Most people are about as happy as they make up their minds to be. —Abraham Lincoln
One of the most fundamental ways you can make over your life isn’t to lose 10 pounds or conquer your closet clutter, it’s to change your perspective into something more positive. While unhappy people, to paraphrase Tolstoy, might be dysfunctional in 10,000 different ways, upbeat folks have some habits in common. Crib from their notes to bring more joy into any day (yes, even a Monday).
Reach out .
Studies show that relationships are vital to a positive outlook in life. And it makes sense — engaging with others reminds you that no matter how crappy your day or foul your mood, you’re not alone. A superficial interaction like chatting with the mail carrier can make you feel like you belong to a community, but intimate relationships are what keeps us going even when times get tough. Send a text to a college friend telling her you’re thinking about her, or call your spouse just to say “I love you.”

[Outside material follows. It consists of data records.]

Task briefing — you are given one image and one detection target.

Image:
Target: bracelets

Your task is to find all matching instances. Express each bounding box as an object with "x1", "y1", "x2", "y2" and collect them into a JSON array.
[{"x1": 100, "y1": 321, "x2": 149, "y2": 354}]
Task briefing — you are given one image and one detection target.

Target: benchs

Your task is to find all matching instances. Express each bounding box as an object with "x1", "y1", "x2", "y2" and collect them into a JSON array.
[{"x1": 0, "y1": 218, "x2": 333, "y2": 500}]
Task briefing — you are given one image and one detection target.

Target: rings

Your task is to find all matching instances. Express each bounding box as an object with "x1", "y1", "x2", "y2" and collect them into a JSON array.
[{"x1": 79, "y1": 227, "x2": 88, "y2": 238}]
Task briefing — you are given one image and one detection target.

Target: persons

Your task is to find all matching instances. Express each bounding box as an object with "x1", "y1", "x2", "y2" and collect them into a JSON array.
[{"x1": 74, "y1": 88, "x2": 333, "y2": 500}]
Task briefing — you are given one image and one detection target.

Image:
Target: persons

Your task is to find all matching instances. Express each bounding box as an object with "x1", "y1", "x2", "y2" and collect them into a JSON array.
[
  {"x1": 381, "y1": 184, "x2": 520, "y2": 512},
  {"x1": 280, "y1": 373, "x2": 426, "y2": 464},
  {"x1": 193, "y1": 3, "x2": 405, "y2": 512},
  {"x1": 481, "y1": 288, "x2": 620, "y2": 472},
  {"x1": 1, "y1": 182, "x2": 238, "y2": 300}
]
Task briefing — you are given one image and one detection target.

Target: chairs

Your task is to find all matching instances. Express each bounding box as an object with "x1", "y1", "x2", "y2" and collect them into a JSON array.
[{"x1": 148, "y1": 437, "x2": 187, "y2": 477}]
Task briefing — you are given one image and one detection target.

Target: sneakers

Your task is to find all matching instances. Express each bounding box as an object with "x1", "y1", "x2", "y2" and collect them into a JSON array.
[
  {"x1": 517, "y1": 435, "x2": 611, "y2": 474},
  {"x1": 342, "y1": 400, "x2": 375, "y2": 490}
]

This is worth repeating again and again. Each of us, if you can believe it, has so much to be thankful for. There are the big things, like a loving family and your health, but then there are a million little things, too. When you adjust your perspective to be grateful for all that you have rather than bemoan all you don’t, you start living life in the positives, and the results are immediate. Learn how to create a gratitude practice.
Live your passions.
Even if you spend 8 hours a day at a job that doesn’t exactly have you leaping out of bed in the morning, you can still find ways to do the things that make you feel most alive. In fact, you owe it to yourself for your own happiness and well-being. Whether it’s making doll house furniture or roller skating, taking part in activities you love gives your life a sense of meaning and pleasure. Be creative about how you’re going to work your passions into your day — maybe you can form a book club at work or start writing that novel on your lunch hour. Read more about how to make the most of your daily life.
We live in a culture obsessed with buying stuff, and when we’re sad, many of us turn to retail therapy for a quick boost. But that high is short-lived and leads us to spending money we don’t have which, doh, only makes us feel worse when the credit card bill arrives. Instead of turning to shopping malls to buy the thing we hope will suddenly make our life happier and complete (never works, does it?), make the most of what you already have. Try “shopping your own closet” (or your man’s) and wearing that other 80% of your wardrobe you seldom get to. Or give what you already own some TLC to breathe some new life into it. Maybe your kitchen just needs a good scrub down — not a new refrigerator — to feel shiny and new again. Every time you have that impulse to spend, make an effort to make do with what you already have.
Enjoy the simple pleasures.
The best things in life, just like the bumper sticker says, often aren’t things and they’re usually free. Think babies laughing instead of Porsches. Get lost in the way the sun comes through your windows, the vibrant yellow of spring’s first daffodils, or a perfect piece of golden toast. Make it a point to bring pleasure into your life and to really savor the delights that are abundant around you already.